Agents will, of course, want to know if the specialist tour operator pays commission and many do, including Journeys International and G Adventures.
Once the commission question is answered, choosing between a smaller specialty firm and a larger tour op is a matter of assessing the different natures of each.
What specialty firms offer
“It’s not so much a question of taking people exclusively [to exotic destinations]; rather we take them differently,” said Will Weber, senior director and co-founder of Journeys International, a specialist in small group adventure travel and ecotourism.
Journeys International tailors its trips, “curating the experience to match the individual’s interest,” Weber said. “Many of our people tell us, ‘I don’t take group tours, but I know I can’t do this on my own.’”
“Our clients tend to have higher expectations in terms of gaining more in-depth knowledge from local guides and more opportunities for interactions on a personal basis.”

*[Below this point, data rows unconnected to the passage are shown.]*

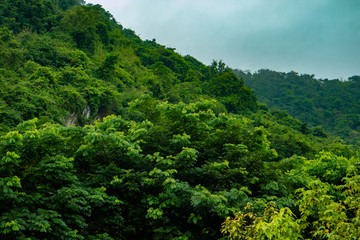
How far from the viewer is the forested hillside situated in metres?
52.3

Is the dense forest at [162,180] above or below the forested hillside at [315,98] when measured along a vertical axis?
below

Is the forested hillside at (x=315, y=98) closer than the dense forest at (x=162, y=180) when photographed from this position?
No

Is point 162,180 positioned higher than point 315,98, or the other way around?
point 315,98

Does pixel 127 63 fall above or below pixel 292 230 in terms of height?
above

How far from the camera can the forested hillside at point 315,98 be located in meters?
52.3

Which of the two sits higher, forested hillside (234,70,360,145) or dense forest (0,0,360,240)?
forested hillside (234,70,360,145)

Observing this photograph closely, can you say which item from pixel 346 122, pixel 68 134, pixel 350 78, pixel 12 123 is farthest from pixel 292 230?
pixel 350 78

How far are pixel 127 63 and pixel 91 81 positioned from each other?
39.5ft

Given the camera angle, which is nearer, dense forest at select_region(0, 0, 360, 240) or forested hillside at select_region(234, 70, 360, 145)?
dense forest at select_region(0, 0, 360, 240)

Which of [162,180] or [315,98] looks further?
[315,98]

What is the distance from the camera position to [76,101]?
21.2 meters

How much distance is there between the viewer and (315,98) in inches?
2557

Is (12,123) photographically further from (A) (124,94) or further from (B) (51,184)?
(A) (124,94)

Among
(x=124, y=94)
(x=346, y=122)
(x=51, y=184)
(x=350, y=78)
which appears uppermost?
(x=350, y=78)
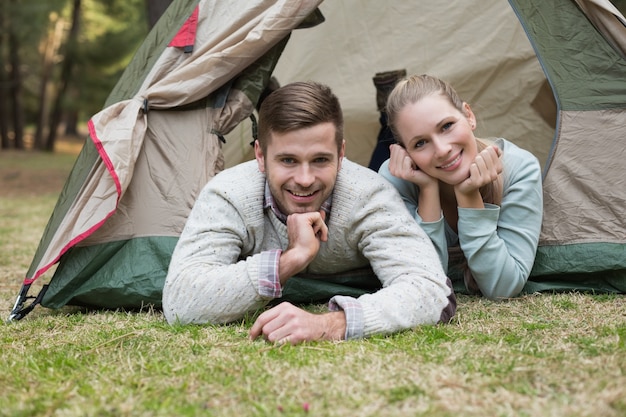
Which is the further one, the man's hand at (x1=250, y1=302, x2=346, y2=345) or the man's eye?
the man's eye

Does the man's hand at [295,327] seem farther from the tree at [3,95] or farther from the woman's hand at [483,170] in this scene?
the tree at [3,95]

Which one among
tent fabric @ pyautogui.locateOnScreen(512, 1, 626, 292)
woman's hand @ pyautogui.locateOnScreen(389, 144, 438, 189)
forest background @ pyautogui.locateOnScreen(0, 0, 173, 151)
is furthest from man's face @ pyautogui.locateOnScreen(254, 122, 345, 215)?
forest background @ pyautogui.locateOnScreen(0, 0, 173, 151)

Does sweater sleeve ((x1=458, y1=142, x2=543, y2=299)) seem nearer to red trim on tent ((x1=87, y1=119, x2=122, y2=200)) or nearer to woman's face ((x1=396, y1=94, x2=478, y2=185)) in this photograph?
woman's face ((x1=396, y1=94, x2=478, y2=185))

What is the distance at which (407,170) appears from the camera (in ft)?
9.26

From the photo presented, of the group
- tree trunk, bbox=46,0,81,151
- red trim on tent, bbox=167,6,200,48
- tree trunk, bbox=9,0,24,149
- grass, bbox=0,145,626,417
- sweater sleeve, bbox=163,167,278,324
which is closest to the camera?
grass, bbox=0,145,626,417

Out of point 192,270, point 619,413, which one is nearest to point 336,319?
point 192,270

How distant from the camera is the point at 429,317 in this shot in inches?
95.1

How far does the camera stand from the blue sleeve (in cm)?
281

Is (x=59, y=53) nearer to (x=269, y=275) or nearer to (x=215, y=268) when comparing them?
(x=215, y=268)

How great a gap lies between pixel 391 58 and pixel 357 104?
368mm

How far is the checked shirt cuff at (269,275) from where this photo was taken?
2404 millimetres

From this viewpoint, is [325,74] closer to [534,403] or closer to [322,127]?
[322,127]

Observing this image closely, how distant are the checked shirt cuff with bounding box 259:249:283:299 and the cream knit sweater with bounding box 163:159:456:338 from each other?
2cm

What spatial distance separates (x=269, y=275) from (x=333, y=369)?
0.54 metres
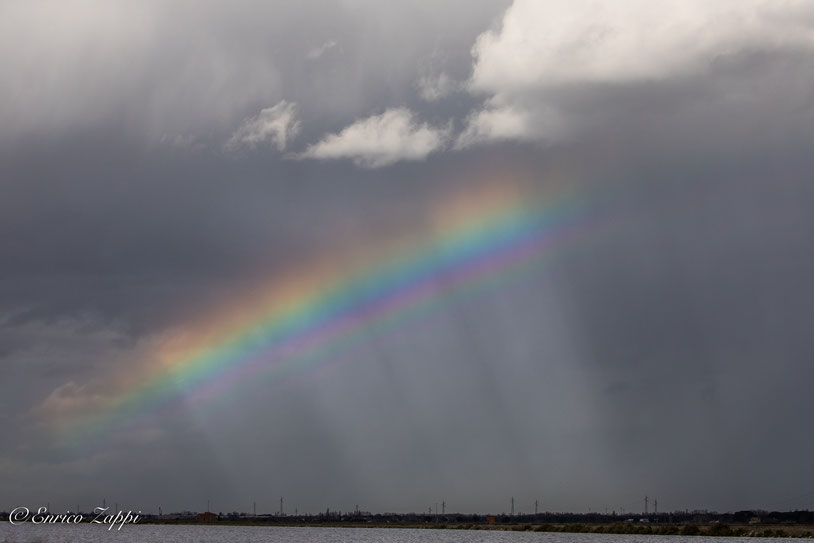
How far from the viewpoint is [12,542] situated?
528ft

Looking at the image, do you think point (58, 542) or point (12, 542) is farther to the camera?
→ point (58, 542)

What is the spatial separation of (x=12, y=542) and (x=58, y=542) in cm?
3233

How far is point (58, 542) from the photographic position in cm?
19200
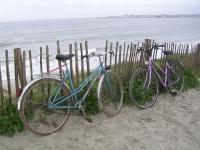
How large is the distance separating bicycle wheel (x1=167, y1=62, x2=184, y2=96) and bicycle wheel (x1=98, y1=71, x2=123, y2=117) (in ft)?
5.05

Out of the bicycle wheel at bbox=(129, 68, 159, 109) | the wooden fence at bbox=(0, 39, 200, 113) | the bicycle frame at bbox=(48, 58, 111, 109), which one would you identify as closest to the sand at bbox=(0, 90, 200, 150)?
the bicycle wheel at bbox=(129, 68, 159, 109)

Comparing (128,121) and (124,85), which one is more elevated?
(124,85)

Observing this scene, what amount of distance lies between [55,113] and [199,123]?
2.58 m

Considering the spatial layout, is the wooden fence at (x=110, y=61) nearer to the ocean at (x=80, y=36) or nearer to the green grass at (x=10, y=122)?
the green grass at (x=10, y=122)

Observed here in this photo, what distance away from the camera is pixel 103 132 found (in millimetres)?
4254

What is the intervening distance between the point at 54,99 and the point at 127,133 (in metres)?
1.30

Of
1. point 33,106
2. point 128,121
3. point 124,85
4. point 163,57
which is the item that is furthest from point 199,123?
point 33,106

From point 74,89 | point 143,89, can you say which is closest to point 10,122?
point 74,89

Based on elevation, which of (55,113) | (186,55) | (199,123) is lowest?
(199,123)

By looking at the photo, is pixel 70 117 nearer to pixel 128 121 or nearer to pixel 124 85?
pixel 128 121

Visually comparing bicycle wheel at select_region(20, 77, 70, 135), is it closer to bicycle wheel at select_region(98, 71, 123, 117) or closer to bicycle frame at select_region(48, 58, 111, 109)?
bicycle frame at select_region(48, 58, 111, 109)

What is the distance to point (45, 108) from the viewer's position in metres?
4.19

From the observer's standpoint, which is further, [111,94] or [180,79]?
[180,79]

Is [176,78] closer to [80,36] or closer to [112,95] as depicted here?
[112,95]
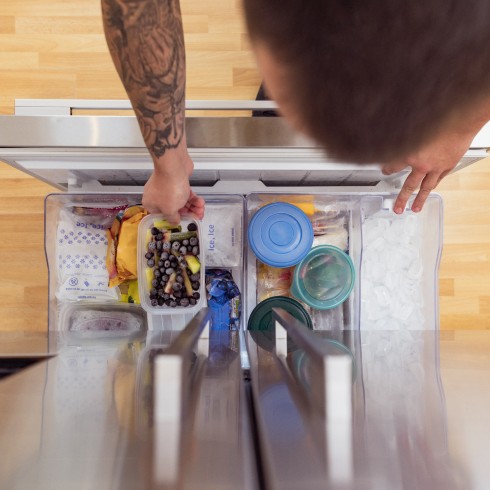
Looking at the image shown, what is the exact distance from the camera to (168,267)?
3.46ft

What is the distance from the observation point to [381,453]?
35 centimetres

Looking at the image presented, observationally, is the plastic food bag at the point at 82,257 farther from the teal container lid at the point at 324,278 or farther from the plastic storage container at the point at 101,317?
the teal container lid at the point at 324,278

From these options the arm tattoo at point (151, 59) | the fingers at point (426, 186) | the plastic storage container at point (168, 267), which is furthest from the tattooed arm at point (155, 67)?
the fingers at point (426, 186)

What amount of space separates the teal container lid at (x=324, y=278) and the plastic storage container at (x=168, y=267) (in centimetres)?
23

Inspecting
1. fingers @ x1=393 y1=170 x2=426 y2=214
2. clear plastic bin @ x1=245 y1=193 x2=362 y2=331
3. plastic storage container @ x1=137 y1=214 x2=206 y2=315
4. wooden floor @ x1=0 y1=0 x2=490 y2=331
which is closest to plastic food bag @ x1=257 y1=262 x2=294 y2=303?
clear plastic bin @ x1=245 y1=193 x2=362 y2=331

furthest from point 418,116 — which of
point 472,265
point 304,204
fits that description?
point 472,265

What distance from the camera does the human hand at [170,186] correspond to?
0.84 m

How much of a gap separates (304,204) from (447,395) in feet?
2.39

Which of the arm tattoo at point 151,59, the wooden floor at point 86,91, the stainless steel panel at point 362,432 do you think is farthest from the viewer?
the wooden floor at point 86,91

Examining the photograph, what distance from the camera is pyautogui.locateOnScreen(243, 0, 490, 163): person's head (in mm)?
380

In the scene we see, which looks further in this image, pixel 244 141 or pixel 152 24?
pixel 244 141

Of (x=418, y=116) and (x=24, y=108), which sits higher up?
(x=24, y=108)

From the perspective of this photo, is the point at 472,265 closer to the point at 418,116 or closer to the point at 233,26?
the point at 233,26

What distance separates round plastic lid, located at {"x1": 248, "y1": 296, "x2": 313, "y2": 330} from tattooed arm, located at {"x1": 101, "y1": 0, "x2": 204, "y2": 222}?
1.30 feet
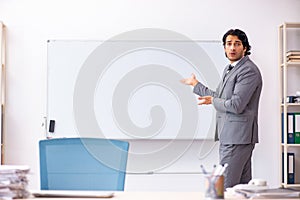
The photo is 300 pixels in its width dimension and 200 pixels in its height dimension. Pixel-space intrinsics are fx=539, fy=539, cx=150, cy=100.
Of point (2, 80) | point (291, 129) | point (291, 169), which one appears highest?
point (2, 80)

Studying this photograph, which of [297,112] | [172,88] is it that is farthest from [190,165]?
[297,112]

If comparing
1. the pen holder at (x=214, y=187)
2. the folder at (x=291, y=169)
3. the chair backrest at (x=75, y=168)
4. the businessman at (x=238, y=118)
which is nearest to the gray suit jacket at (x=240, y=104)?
the businessman at (x=238, y=118)

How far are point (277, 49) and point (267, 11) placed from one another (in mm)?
355

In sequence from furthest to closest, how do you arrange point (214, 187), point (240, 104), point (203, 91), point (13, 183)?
point (203, 91) → point (240, 104) → point (13, 183) → point (214, 187)

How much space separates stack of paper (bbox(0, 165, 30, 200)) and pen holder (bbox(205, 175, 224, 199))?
2.45ft

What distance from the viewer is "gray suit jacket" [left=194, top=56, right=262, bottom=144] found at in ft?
11.4

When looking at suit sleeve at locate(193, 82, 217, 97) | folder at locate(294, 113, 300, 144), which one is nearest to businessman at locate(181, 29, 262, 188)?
suit sleeve at locate(193, 82, 217, 97)

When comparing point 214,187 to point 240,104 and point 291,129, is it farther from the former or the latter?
point 291,129

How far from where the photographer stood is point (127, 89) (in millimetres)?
4707

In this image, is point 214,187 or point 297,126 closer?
point 214,187

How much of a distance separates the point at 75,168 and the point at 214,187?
33.6 inches

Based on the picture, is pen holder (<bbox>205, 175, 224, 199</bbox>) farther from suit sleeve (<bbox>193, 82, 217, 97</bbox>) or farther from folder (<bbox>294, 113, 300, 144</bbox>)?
folder (<bbox>294, 113, 300, 144</bbox>)

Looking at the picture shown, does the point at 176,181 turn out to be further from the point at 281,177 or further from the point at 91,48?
the point at 91,48

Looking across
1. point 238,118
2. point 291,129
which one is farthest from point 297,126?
point 238,118
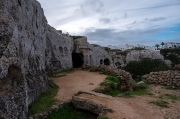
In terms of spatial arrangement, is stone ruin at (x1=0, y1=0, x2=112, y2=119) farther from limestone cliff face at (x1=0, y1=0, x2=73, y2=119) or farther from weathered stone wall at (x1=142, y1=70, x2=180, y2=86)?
weathered stone wall at (x1=142, y1=70, x2=180, y2=86)

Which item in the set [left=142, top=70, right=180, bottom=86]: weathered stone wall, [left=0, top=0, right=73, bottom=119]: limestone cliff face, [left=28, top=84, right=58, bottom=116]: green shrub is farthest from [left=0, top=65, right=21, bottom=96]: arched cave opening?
[left=142, top=70, right=180, bottom=86]: weathered stone wall

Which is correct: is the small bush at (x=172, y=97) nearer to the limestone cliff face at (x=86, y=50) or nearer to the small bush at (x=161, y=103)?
the small bush at (x=161, y=103)

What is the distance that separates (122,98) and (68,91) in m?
3.39

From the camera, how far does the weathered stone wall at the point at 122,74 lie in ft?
41.2

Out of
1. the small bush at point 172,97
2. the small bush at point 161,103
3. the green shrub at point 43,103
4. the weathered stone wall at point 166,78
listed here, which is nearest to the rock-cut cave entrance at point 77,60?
the weathered stone wall at point 166,78

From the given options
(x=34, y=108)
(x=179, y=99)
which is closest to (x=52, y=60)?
(x=34, y=108)

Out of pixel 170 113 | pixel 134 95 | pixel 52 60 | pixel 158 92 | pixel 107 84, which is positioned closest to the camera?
pixel 170 113

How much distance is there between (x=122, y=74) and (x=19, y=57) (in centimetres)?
990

In contrast, the larger tour operators “tend to have a more generalized focus,” according to Weber.
The advantages of big
For Jeremy Palmer, Tauck Tours’ vice president/general manager, land division and new ventures, choosing between a specialist or larger tour operator, “is not an either/or. There are pros and cons to each.”
“If you’re going with someone who only goes to one place for 30 years, you would hope there’s a level of service that comes with that,” he said, adding: “I think we match that.
“But on the flip side, because we are so large, there are things clients can expect before and after the journey, not just while they are there,” Palmer said,
The tried and true
Traveling with a larger tour operator, especially to more remote destinations, provides travelers with a greater level of comfort, according to Steve Born, vice president of marketing for the Globus Family of Brands.
“We know these niche operators are perceived as specialists by agents, but they have to weigh that against more tried and true operators like us,” he said.
“A specialist operator may not have the range of product we offer and, with Globus, the different brands we have. It’s also more than likely the client will be more familiar with our brands, giving us more street cred.”
One advantage for agents is that bookings they make with Globus to exotic destinations contribute to their overall volume with the firm, whereas a booking with a specialist is likely to be a “one-off,” Born added.
Overall, the increased competition in the exotic travel arena is desirable, said General Tours World Traveler president Bob Drumm.
“The competition is healthy, and it addresses the particular needs that travelers have,” Drumm said. Some companies focus on specific interests or activities, others on particular destinations and budgets.
“The U.S. has always had a very fragmented tour operator market, with operators offering tours all over the world,” he added.